Ik had haar naam al eerder gezien en heb toen zelfs haar muziek beluisterd. Maar dat is kennelijk niet echt binnen gekomen. In oktober van vorig jaar zag ik haar voor het eerst op tv bij DWDD, waar ze op zeer overtuigende wijze haar interpretatie gaf van het nummer Call Me van Blondie voor de zogenaamde DWDD Recordings. De tweede keer dat ik haar zag was nog niet zo lang geleden. Toen  werd er op de tv ruim aandacht geschonken aan het Noorderslag Festival dat medio januari plaats vond in Groningen. Na een interview met Eefje hoorde en zag ik de uitvoering van het nummer Hartslag. Toen was ik om. Wat een aparte zanglijnen en woordritme. Wat een fijne instrumentatie van de band om haar heen.

CD ondertussen beluisterd, en hoewel niet alle songs me helemaal overtuigen zit het met het merendeel meer dan goed. Zeker de melancholieke kant spreekt me aan, maar ook haar woordkeuze, de manier waarop ze die woorden indeelt in het nummer, dat je het gevoel het krijgt dat het niet loopt, terwijl het dat wel doet, als je goed luistert. Kortom, het klinkt net even anders en zelfs het Nederlands staat me niet tegen, wat het doorgaans wel doet. Ik bedenk me dat ik dit wel eens live wil meemaken en check haar site om te zien of ze in de buurt komt spelen. Paradiso. Heb je zin om mee te gaan, vraag ik aan mijn vrouw, nadat ik haar Hartslag heb laten horen. Heb je dan niet al een concert die dag? Ze heeft gelijk. The Hickey Underworld speelt dan ook in Paradiso. Maar het geluk is met mij, want deze band speelt vroeg en Eefje wat later, waardoor ik na het gebeuk van de Belgen samen met mijn  dochter een nog best goede plek op het eerste balkon heb in de net niet helemaal uitverkochte zaal.

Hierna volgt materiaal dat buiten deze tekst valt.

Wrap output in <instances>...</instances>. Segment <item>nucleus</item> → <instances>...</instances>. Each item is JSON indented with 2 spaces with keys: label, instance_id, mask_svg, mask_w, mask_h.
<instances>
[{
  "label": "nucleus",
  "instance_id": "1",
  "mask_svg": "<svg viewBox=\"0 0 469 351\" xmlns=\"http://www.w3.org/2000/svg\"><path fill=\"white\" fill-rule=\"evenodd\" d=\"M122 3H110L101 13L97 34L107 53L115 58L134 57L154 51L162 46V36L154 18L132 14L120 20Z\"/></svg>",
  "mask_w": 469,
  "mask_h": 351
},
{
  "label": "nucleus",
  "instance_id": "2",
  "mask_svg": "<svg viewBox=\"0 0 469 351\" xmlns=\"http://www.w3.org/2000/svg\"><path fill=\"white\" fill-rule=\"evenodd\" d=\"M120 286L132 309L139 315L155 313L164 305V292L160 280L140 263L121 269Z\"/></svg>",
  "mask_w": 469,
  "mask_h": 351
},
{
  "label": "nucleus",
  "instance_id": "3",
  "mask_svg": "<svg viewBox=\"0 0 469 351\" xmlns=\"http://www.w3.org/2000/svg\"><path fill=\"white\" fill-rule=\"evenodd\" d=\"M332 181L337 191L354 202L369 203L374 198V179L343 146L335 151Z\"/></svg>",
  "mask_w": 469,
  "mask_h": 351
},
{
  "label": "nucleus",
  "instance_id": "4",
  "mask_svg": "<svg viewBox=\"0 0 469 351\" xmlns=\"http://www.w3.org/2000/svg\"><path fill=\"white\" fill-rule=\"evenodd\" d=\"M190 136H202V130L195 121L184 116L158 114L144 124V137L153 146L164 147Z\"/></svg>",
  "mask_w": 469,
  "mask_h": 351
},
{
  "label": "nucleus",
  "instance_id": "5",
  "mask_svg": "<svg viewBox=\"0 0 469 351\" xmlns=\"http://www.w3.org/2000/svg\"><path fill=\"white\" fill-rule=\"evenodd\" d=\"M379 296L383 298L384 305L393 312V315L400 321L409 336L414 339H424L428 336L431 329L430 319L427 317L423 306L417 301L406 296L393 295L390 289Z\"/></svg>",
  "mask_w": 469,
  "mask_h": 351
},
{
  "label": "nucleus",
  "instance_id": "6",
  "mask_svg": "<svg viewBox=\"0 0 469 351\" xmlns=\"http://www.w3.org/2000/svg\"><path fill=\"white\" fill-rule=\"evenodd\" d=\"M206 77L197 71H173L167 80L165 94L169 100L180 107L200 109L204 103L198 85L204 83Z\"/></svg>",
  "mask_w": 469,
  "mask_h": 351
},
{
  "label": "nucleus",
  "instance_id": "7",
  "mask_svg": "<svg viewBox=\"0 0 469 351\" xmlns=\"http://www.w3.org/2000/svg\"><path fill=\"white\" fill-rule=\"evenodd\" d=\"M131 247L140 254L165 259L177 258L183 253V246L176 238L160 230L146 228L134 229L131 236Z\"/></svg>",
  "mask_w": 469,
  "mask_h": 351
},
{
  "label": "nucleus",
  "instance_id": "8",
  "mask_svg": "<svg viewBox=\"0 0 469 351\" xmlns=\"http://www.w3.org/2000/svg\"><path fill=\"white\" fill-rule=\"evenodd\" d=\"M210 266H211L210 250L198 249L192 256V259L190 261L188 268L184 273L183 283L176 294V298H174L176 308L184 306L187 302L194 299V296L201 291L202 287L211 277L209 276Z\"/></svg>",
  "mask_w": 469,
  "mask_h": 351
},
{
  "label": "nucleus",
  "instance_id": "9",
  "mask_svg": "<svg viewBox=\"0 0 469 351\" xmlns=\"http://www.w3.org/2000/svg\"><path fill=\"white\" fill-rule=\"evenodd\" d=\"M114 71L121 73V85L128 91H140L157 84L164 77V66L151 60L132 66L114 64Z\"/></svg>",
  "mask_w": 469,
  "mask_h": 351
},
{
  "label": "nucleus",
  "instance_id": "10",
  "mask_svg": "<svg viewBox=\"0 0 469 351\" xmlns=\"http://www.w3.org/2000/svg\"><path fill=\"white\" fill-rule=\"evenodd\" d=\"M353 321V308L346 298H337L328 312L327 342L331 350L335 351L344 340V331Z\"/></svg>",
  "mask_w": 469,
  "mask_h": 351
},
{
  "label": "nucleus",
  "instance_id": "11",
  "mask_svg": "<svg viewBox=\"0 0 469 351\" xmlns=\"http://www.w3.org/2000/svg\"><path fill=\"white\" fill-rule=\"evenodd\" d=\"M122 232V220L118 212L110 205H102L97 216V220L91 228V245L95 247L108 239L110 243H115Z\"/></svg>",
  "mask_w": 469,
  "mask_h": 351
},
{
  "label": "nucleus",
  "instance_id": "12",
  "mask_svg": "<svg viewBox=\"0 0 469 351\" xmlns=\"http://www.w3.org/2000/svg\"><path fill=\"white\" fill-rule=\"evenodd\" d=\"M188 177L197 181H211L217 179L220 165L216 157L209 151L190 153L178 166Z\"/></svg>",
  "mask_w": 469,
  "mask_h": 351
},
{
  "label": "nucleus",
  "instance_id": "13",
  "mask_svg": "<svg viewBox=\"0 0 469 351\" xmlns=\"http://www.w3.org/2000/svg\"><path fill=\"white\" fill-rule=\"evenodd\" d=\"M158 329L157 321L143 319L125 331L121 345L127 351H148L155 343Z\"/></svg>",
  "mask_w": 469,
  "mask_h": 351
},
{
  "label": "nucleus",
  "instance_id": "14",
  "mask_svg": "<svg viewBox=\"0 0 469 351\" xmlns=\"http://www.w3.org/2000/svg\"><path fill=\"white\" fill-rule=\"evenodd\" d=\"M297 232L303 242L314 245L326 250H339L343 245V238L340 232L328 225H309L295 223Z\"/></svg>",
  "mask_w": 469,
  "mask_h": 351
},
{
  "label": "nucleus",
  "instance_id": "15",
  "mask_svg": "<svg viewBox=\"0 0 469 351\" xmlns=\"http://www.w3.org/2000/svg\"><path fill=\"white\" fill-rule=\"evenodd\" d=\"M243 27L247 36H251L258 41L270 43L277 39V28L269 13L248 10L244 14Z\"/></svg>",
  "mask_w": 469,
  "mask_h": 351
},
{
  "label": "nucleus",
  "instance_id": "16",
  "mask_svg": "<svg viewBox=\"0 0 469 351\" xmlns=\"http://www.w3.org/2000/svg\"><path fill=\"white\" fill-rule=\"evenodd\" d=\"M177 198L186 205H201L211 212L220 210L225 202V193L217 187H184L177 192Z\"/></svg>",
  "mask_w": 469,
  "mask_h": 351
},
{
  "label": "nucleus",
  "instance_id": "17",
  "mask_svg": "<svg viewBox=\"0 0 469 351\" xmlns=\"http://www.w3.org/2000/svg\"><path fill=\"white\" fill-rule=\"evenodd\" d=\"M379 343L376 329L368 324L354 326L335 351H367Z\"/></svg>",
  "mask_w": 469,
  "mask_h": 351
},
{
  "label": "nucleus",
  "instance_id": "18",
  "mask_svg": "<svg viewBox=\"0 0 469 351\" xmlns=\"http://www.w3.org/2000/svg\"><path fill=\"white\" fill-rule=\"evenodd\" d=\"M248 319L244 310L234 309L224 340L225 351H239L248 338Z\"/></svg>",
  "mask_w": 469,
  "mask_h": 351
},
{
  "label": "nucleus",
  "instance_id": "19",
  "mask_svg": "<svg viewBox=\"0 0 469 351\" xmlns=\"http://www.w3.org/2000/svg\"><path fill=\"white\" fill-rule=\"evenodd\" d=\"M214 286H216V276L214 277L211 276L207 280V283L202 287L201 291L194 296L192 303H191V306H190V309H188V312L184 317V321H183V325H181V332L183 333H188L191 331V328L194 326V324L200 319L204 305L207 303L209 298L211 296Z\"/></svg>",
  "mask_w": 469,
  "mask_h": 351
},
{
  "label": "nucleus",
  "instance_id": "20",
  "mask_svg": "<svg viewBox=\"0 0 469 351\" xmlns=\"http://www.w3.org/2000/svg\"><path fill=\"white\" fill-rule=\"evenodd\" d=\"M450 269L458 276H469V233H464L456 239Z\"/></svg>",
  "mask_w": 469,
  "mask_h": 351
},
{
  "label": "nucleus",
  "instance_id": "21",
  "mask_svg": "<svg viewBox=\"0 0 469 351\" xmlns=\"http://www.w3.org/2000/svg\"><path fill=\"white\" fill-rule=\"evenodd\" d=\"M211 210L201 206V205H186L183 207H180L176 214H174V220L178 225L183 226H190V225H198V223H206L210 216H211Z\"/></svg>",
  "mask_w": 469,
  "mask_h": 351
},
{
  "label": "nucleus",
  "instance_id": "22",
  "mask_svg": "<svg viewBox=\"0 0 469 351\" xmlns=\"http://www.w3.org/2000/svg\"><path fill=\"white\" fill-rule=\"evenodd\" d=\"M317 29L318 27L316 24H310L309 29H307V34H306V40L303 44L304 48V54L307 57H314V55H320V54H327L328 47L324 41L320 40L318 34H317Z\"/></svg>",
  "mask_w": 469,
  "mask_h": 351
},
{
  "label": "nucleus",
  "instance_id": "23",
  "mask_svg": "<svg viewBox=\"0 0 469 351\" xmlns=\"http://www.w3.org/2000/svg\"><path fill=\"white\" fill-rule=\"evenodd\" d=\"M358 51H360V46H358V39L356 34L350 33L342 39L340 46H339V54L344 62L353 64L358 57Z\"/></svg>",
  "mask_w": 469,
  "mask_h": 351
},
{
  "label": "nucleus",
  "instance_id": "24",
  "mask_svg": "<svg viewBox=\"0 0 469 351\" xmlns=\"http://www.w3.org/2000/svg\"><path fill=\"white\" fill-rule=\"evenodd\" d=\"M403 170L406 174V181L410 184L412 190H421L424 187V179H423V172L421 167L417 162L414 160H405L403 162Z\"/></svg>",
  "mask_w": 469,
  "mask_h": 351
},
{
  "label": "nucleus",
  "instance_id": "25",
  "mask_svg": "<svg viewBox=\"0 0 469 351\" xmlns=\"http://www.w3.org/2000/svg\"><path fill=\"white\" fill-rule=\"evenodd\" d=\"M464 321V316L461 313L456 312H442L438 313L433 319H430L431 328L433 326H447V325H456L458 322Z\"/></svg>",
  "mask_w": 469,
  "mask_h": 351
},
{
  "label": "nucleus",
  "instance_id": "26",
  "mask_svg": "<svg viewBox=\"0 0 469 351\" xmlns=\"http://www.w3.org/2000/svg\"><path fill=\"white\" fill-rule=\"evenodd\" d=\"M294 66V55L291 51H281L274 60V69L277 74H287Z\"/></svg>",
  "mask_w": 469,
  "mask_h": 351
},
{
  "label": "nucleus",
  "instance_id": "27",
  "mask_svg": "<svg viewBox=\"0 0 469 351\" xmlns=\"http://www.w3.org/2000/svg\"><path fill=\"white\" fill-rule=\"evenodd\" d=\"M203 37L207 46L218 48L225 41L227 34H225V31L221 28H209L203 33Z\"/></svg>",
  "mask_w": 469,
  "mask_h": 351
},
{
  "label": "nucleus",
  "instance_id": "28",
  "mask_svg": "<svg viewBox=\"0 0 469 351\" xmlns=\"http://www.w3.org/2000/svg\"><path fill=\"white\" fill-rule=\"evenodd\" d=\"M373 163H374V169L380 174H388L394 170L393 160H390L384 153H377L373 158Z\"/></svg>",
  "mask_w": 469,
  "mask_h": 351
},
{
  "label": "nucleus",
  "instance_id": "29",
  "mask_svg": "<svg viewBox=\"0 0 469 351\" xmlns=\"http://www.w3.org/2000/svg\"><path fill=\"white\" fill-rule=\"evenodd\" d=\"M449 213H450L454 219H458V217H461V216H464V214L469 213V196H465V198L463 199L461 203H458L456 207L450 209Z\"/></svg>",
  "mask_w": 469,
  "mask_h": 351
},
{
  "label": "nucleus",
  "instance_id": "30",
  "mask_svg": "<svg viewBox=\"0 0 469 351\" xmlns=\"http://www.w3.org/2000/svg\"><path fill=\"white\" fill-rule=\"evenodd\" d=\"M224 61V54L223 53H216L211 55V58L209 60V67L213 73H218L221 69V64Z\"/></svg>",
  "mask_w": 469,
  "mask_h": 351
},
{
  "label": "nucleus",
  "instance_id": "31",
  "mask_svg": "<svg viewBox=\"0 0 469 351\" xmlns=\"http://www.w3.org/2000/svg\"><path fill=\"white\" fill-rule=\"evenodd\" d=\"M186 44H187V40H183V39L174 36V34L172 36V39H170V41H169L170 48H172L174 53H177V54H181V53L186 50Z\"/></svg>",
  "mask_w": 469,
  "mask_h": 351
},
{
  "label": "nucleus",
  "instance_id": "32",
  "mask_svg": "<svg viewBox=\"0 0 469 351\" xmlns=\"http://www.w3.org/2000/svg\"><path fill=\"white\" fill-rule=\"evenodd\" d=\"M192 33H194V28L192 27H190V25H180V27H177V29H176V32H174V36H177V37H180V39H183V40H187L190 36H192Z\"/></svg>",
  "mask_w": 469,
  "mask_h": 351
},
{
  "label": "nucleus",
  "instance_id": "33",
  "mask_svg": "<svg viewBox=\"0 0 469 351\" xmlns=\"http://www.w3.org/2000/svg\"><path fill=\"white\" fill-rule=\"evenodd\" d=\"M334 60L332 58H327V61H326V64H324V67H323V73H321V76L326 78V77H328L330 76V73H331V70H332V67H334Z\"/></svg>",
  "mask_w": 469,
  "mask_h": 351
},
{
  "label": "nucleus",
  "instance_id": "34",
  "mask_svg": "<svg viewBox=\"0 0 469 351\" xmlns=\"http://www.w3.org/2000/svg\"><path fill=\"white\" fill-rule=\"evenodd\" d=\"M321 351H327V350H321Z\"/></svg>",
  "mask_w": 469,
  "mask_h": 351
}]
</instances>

Hoewel het concert al even bezig is komen er nog genoeg mooie nummers voorbij, van het volle leven van De Stad naar het intieme Verdriet, waarbij opvalt dat je echt een speld kan horen vallen, zo muisstil is het publiek. De verfijnde klanken en bittere tekst komen mooi over, hoewel (door de plek waar ik sta) niet altijd alles even woordelijk verstaanbaar is tijdens het optreden. Eefje werkt naar een hoogtepunt toe. Een hoogtepunt omdat ze veel van haar beste songs tot het laatst bewaard. Dus het is intens genieten van het meeslepende  Genoeg en natuurlijk Hartslag, waarbij ze weer haar pols vast houdt om de hare te voelen. 

Als toegift krijgen we nog de uitgeklede versie van Call Me te horen en het prachtige Schotland, met uitgekiende spaarzame begeleiding. Een nummer dat in mijn oren detoneert met de rest van de cd en nu als afsluiter van het concert wordt ingezet is Afdwaalt, wat ons doet afdalen naar de begane grond alwaar een doos op de merchandise balie staat. Eefje liet ons weten dat je daar je gegevens in achter kunt laten, dat er dan een winnaar wordt getrokken die in de zomer wordt bezocht voor een privé concert in de tuin (of zo). Dat lijkt me heel gaaf, alleen je moet je toegangsbewijs in de doos doen en die heb ik niet. Ik zal haar niet met een Hickey Underworld  kaartje lastig vallen en we stappen de voormalige kerk uit, de ijskou in, de stoep op waar je op kunt schaatsen vanavond.  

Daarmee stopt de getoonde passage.